▶ _EXERCISE PROMPT_
Transcribe exactly the line with "Puppies! Framed Tile" and each line that follows it in the listing, down to the last, omitting all pictures.
>>>
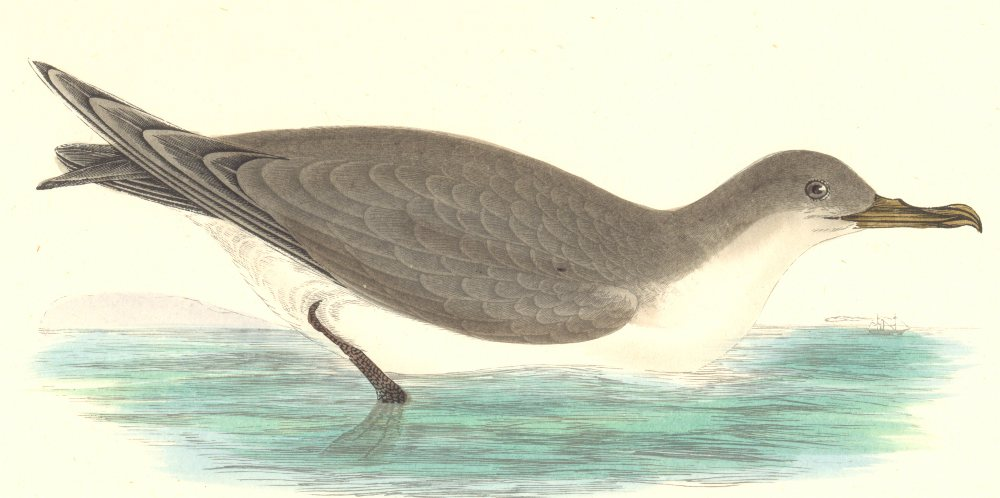Associate Product BIRDS. Cinereous Shearwater. Found in Europe. Africa (Morris) 1880 old print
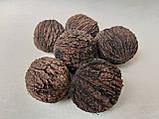 Орех маньчжурский черный, упаковка 6 шт, 20 грн, фото 2
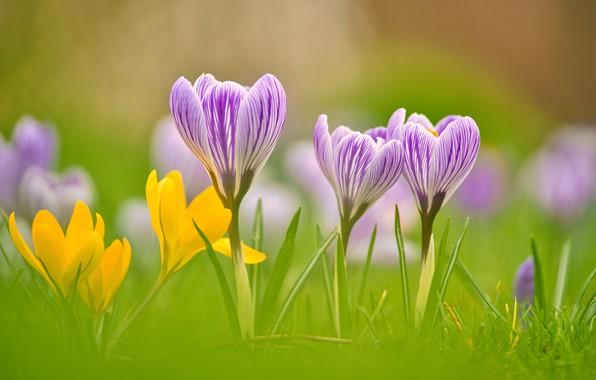 Picture macro, spring, petals, bokeh, Crocuses, Saffron
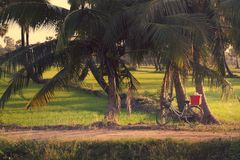 Bicycle parked the paddy field. Royalty Free Stock Images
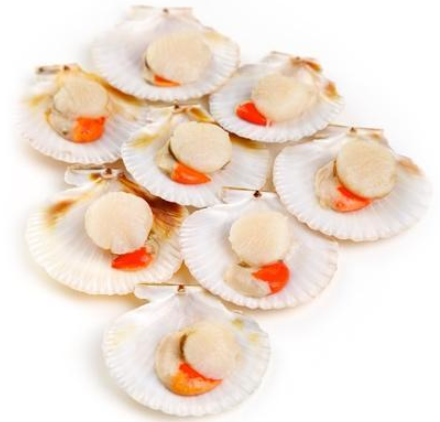 Frozen Half Shell Scallops with Roe - Evergreen Seafood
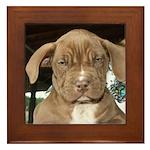 Puppies! Framed Tile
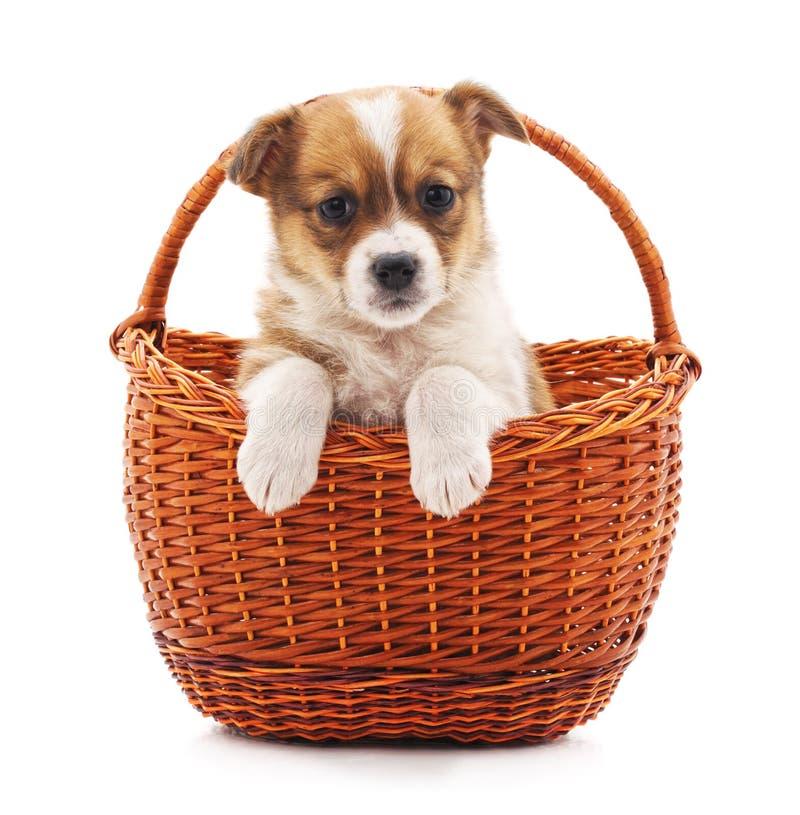 Маленький щенок в корзине стоковые фото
<<<
▶ _RESPONSE_
 Puppies! Framed Tile
 Маленький щенок в корзине стоковые фото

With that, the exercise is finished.